Task statement: An exact transcription of the listing, without its images, is what the answer must contain.
BEGIN Source material
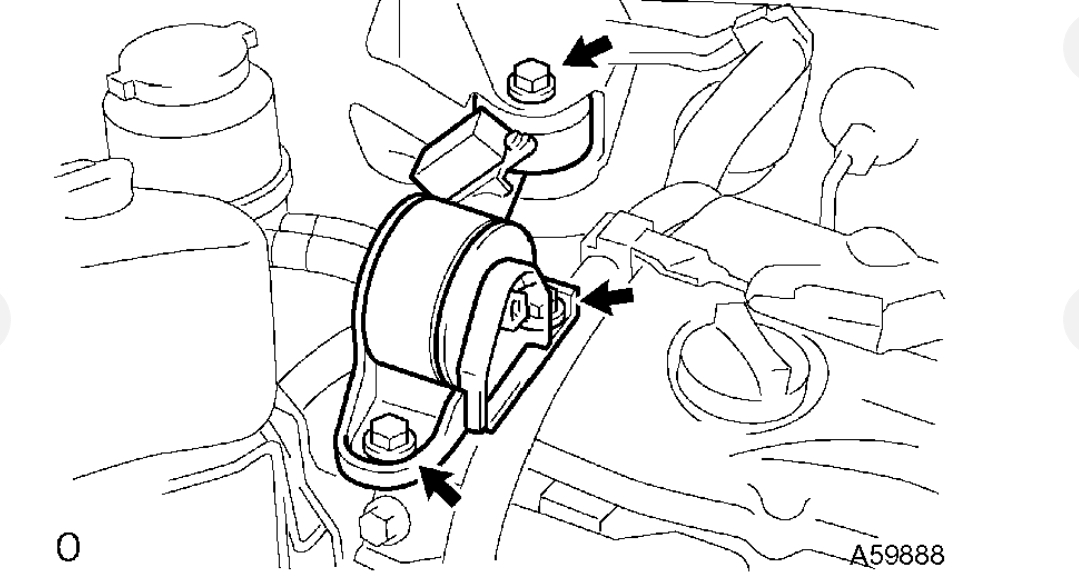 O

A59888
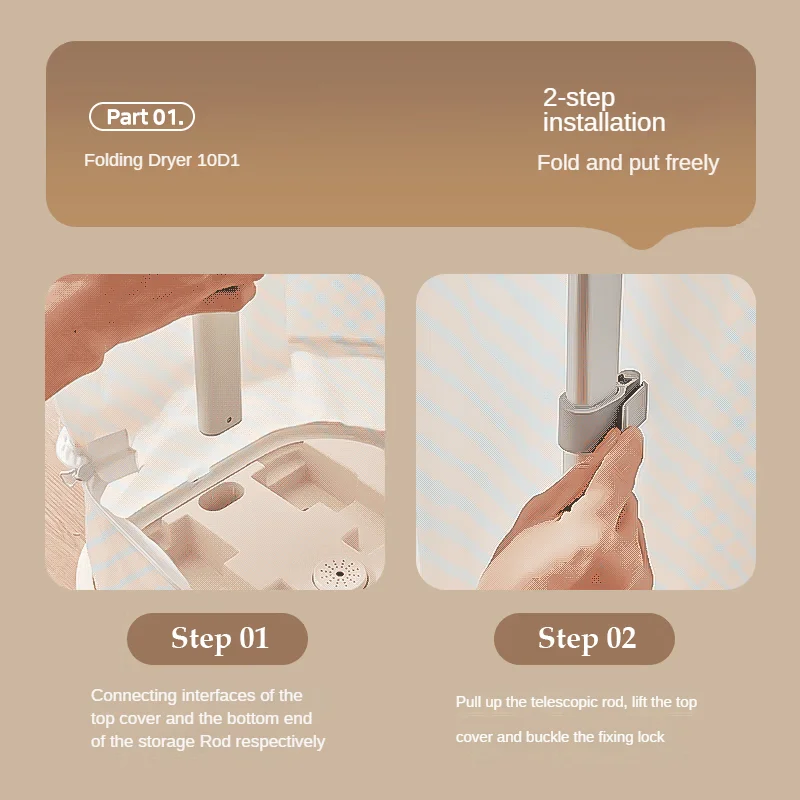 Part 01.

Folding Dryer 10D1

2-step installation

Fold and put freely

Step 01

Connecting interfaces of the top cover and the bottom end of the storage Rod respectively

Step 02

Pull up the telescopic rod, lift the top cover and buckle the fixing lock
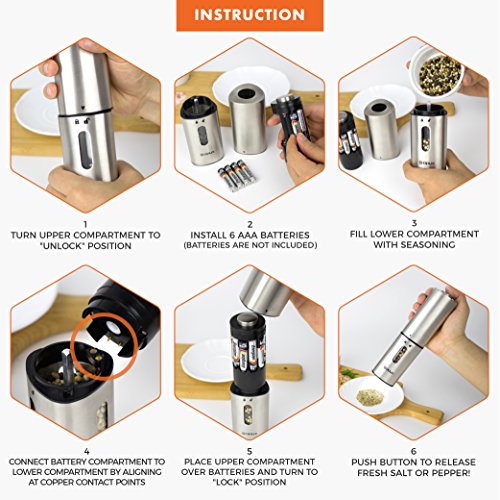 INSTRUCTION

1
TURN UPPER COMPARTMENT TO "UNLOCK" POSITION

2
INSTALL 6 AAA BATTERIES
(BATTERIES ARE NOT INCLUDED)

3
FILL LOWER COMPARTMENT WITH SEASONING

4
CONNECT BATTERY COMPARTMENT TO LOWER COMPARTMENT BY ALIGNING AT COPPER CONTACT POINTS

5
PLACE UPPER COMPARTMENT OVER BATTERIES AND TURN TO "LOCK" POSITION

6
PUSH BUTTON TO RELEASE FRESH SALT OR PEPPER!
END Source material
Completed task:
 O

A59888
 Part 01.

Folding Dryer 10D1

2-step installation

Fold and put freely

Step 01

Connecting interfaces of the top cover and the bottom end of the storage Rod respectively

Step 02

Pull up the telescopic rod, lift the top cover and buckle the fixing lock
 INSTRUCTION

1
TURN UPPER COMPARTMENT TO "UNLOCK" POSITION

2
INSTALL 6 AAA BATTERIES
(BATTERIES ARE NOT INCLUDED)

3
FILL LOWER COMPARTMENT WITH SEASONING

4
CONNECT BATTERY COMPARTMENT TO LOWER COMPARTMENT BY ALIGNING AT COPPER CONTACT POINTS

5
PLACE UPPER COMPARTMENT OVER BATTERIES AND TURN TO "LOCK" POSITION

6
PUSH BUTTON TO RELEASE FRESH SALT OR PEPPER!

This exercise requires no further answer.